» **Opdracht 1**: In welke krant is Ons Tooneel volgens de brief aan De Bom aanbevolen?
» **Opdracht 2**: Schrijf een vervolg op de brief aan De Bom, te beginnen na de laatste zin.

» **Tekst om te lezen**:
****************************************
Tongeren, den 2n Oktober 1890.
Mijn waarde De Bom,
Hierbij ontvangt ge de Volkskundige mededeelingen terug, welke gij mij geleend hadt.
[1]
Ons Tooneel is mij gezonden geworden en 'k heb het verleden zaterdag in 't
Journal du Limbourg aan tooneelisten en tooneelmaatschappijen aanbevolen. Goed?
[2]
'k Ben benieuwd uw eerste deel van ons
Goede Vl[aamsche] Volk te ontvangen en te lezen,
[3] alsook het nieuw werk,
[4] waarvan gij mij in uwen brief schrijft. Op eene hartelijke aanbeveling moogt ge stellig rekenen.
Waar blijft
Hanske van Tichelen zoo lang?
[5] Uilenspiegel van het
"Laatste Nieuws" is sedert eene week verschenen,
[6] en reeds zijn er hier dozijnen exemplaren verkocht.
Hanske moet dadelijk komen, anders vindt het menneken geen aftrek meer.
Gij vraagt mijn portret en zult het krijgen: ik zal het "espres" laten maken. Zend mij nu maar onmiddellijk het uwe, opdat ik ook eens zie welke "jongen" gij zijt. Wij zijn sinds twee jaar in briefwisseling, zonder elkaar bij huid of haar te kennen. Jij krijgt eene mooie plaats in mijn album, nevens een lief meisje of eenen vrijmetselaar, zooals ge 't verkiest. En zend nu maar af!
't Is jammer dat de
Vl[aamsche] School zoo traagjes verschijnt: slechts eene aflevering per maand. Ik zie niet in, hoe Buschmann zijnen jaargang 1890 voor 't einde December zal afkrijgen. Hebt gij in uwe collectie ook niets anders dan het portret
Michiels,
[7] om tusschen de bladzijden 96 en 101 te steken? Er zijn daar stellig twee zijden te kort of wel eene plaat. Indien zulks bij allen het geval is, moet het eene feil in de paginatië zijn; anders ontbreekt mij dààr iets. Kijk eens na,
a[lstublieft]
Ge vraagt mijn adres: zie onder mijn handteeken. Gij hebt mij over twee jaar gevraagd van het
Taalverbond deel te maken. Raadt ge mij zulks nog heden aan?
[8] Welke bijdrage betaalt men? En heb ik niet ergens gelezen, dat een
Taalverbonder tot het bedrag zijner bijdrage boeken ontvangt, gekozen onder de werken der leden des
Verbonds?
[9] Indien zulks echt is, ware er voor de inschrijvers geen verlies op de bijdrage, wijl men ze in boeken terugkrijgt. Daarover krijg ik een woordje bij gelegenheid, niet waar?
****************************************
» **Gegeven materiaal**:
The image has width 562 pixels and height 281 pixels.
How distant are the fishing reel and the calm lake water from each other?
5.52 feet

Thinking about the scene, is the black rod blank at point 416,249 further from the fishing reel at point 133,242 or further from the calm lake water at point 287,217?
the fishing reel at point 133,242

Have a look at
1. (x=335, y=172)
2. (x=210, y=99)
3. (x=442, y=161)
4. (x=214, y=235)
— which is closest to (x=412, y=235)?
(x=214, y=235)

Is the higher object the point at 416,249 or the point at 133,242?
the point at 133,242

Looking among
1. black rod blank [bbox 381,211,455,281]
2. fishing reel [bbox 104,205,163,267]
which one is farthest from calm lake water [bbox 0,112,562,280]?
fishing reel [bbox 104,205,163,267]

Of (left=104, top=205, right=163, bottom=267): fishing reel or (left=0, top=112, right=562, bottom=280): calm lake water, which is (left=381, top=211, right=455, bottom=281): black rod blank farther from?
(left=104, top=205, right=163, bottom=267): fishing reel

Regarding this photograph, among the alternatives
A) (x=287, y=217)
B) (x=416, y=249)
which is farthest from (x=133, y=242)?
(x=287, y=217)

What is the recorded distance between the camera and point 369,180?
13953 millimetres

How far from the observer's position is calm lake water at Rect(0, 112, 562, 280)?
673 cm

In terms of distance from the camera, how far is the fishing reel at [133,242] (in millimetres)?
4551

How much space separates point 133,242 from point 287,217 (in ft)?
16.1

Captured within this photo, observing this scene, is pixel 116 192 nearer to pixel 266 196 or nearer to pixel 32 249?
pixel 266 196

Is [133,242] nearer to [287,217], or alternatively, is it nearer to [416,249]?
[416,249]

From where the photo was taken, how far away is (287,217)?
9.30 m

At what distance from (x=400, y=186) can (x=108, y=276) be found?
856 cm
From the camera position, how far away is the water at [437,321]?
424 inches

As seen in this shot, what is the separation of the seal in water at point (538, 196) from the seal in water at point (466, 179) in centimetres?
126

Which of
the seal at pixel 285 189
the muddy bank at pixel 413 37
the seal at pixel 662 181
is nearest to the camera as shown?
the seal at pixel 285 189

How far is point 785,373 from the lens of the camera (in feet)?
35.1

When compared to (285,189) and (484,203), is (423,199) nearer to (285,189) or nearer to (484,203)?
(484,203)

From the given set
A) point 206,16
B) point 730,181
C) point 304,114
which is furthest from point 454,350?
****************************************
» **Antwoord 1**: In het Journal du Limbourg.

» **Antwoord 2**:
Ik zie dat men sedert drie weken hemel en aarde verroert in het "Laatste Nieuws" ten voordeele der Antwerpsche liberale partij. Er is toch zeker geen gevaar voor de aanstaande kiezing aldaar? Hier gaan we eene poeiering krijgen van belang, dewijl neringdoeners en handelaars met de papen houden, omdat deze over eene maand groote godsdienstige feesten (Kroning van O[nze Lieve Vrouw]) ingericht hebben, die negen dagen duurden en duizenden vreemdelingen in de stad trokken. Altijd dezelfde tactiek: godsdienst met politiek koppelen, om de laatste door den eersten te redden!
Ik heb over eenige dagen eene plaats gevraagd, die open was in de middelbare school van Brugge; maar ik ben zonder eenig nieuws desaangaande.
[10] Ik hoop zelfs niet meer, omdat mijne aanvraag te laat gedaan is geworden: mijne Brugsche vrienden hebben mij niet in tijds verwittigd. 't Zal voor eene andere maal zijn! Daarom verblijf ik niettemin
uw d[ienstwillige]
M[enard Verkest] Maastrichterstraat, 35
.
Tongeren (Limburg)
Annotations
[1] Waarschijnlijk gaat het over
De Boms vertellingen, gemaakt in samenwerking met
Pol de Mont en verschenen in het tijdschrift
Volkskunde: jrg. I (1888), p. 151–153; 175–177; – 229–230 en jrg. II (1889), p. 17–18; 68–69 en 233–235.
[2] Zie
Journal de Limbourg van 27 september 1890.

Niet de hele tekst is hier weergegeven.